* BEGIN Material for this task *

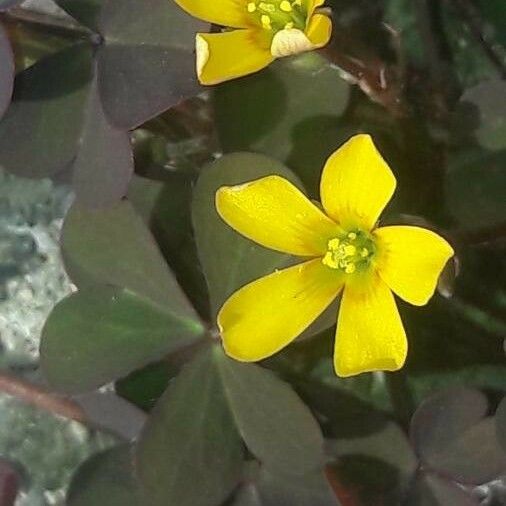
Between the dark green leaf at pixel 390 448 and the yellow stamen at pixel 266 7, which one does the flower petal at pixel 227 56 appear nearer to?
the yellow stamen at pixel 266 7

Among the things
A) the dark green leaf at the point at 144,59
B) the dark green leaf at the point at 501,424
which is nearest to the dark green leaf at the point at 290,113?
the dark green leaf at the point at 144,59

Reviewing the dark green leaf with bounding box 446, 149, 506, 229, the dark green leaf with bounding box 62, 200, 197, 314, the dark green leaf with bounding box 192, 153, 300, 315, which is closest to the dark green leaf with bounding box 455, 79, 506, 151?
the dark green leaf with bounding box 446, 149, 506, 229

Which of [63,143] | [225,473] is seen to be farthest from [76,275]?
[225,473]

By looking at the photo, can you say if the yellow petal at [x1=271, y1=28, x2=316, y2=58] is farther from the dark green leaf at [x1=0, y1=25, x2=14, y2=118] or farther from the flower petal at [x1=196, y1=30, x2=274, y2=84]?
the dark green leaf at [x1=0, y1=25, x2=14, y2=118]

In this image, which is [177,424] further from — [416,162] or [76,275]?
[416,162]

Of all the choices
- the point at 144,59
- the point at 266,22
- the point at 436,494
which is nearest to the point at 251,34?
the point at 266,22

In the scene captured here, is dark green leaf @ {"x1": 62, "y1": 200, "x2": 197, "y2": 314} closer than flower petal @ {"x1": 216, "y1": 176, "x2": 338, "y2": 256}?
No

* END Material for this task *
* BEGIN Material for this task *

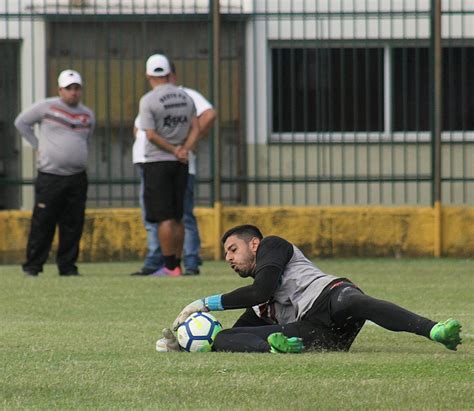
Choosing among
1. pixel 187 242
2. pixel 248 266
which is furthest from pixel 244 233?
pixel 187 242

* END Material for this task *
* BEGIN Material for this task *

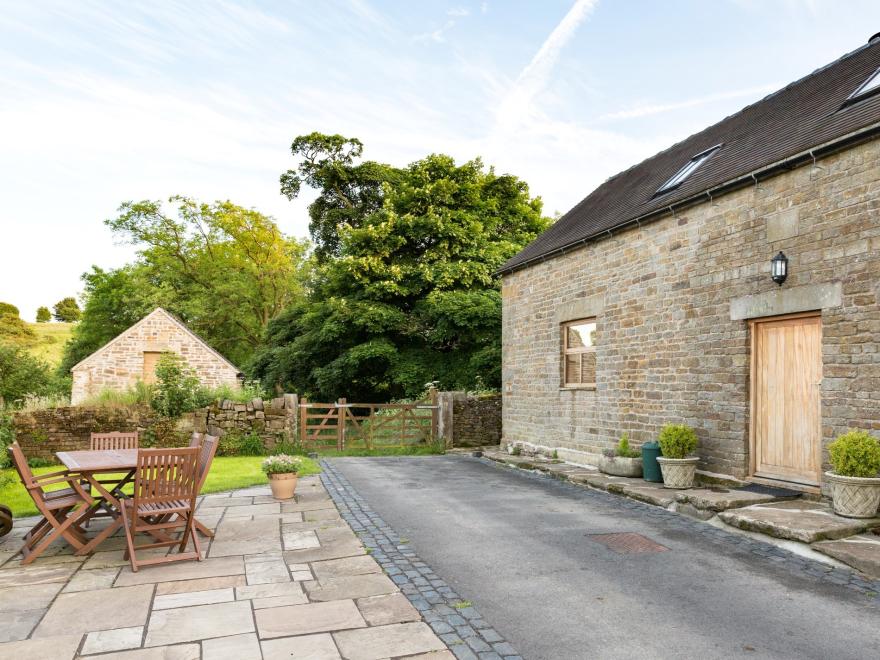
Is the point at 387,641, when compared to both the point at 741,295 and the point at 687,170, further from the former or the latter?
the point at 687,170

* END Material for this task *

▶ [Stated exercise]: List every line in the items above that contains the word "further".

▶ [Complete answer]:
In this image, which is [177,424] further from — [416,162] or [76,275]?
Is the point at 387,641, when compared to both the point at 741,295 and the point at 687,170, further from the former or the latter?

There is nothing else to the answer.